* TASK GOAL: Your answer must consist solely of the line containing "phylum: Chordata" and all subsequent lines through the end of the entries, reproduced exactly.

[[ LISTED RECORDS, beginning ]]

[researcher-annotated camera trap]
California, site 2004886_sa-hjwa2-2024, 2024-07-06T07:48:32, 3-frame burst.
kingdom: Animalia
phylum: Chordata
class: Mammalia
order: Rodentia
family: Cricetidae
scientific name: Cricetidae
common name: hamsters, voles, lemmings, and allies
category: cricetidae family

[[ LISTED RECORDS, end ]]

* RESULT OF THE TASK:
phylum: Chordata
class: Mammalia
order: Rodentia
family: Cricetidae
scientific name: Cricetidae
common name: hamsters, voles, lemmings, and allies
category: cricetidae family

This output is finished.